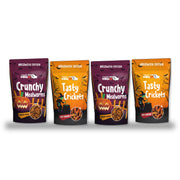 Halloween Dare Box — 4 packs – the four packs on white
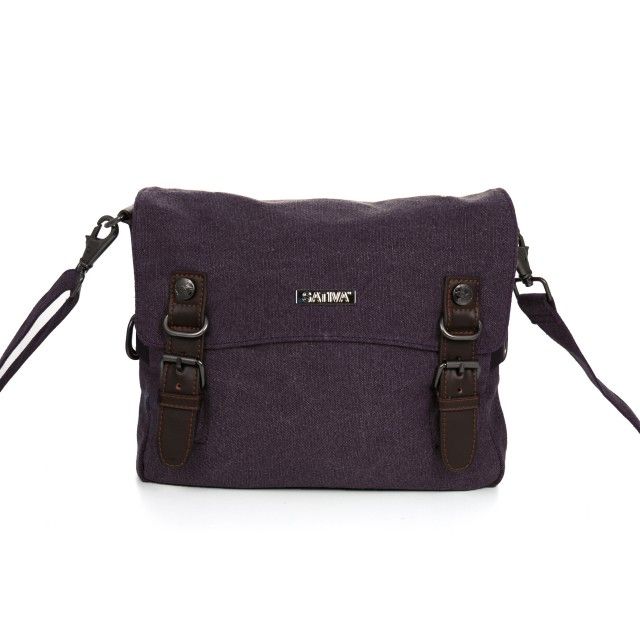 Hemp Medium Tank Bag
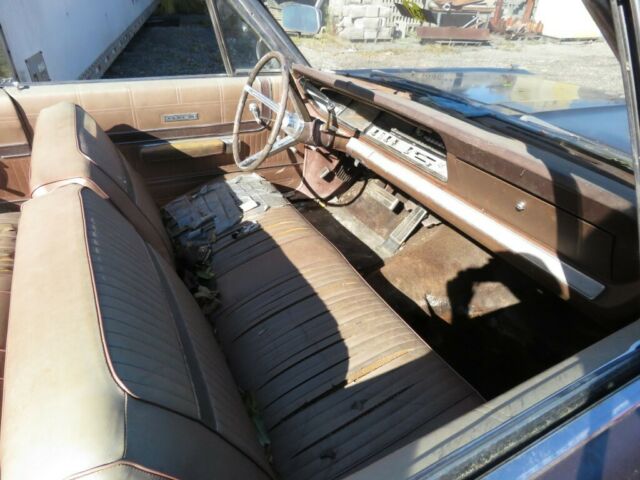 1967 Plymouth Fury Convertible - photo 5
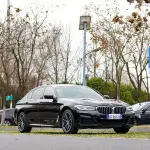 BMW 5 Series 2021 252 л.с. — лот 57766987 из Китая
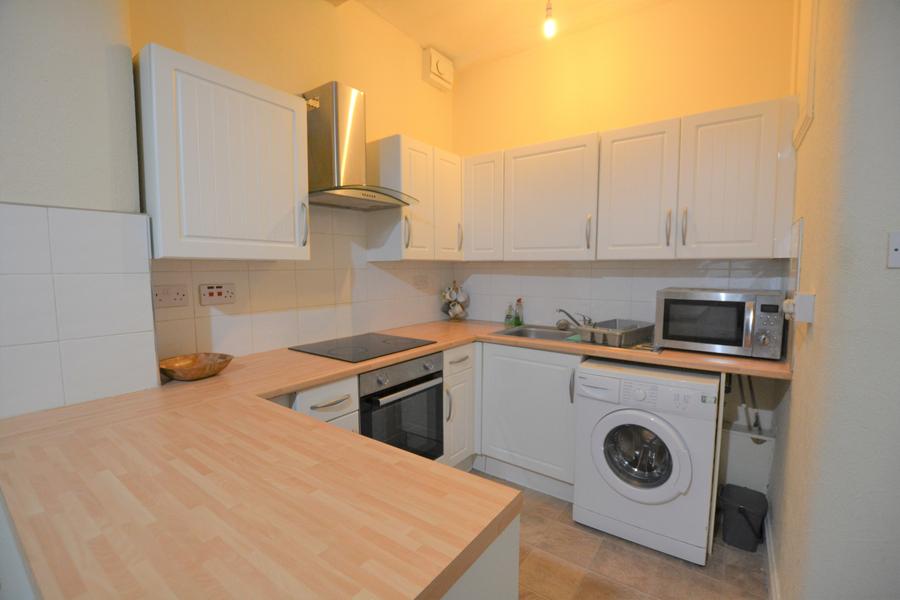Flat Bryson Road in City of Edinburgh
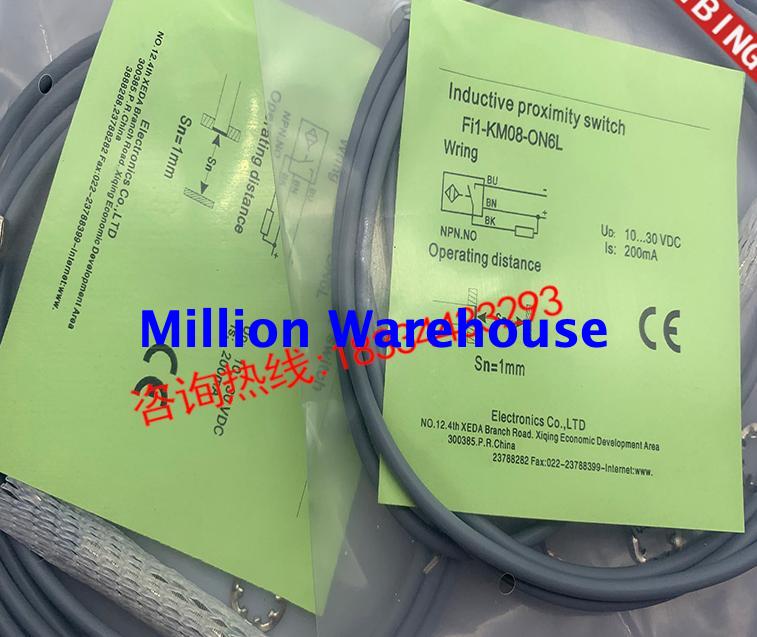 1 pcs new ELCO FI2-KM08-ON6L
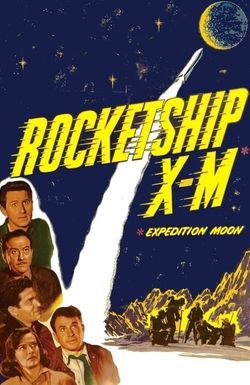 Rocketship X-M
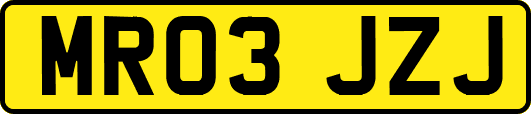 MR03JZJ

━━━

■ EXERCISE
When copying, output the data exactly and leave out the pictures.

■ ANSWER SPACE
 Halloween Dare Box — 4 packs – the four packs on white
 Hemp Medium Tank Bag
 1967 Plymouth Fury Convertible - photo 5
 BMW 5 Series 2021 252 л.с. — лот 57766987 из Китая
Flat Bryson Road in City of Edinburgh
 1 pcs new ELCO FI2-KM08-ON6L
 Rocketship X-M
 MR03JZJ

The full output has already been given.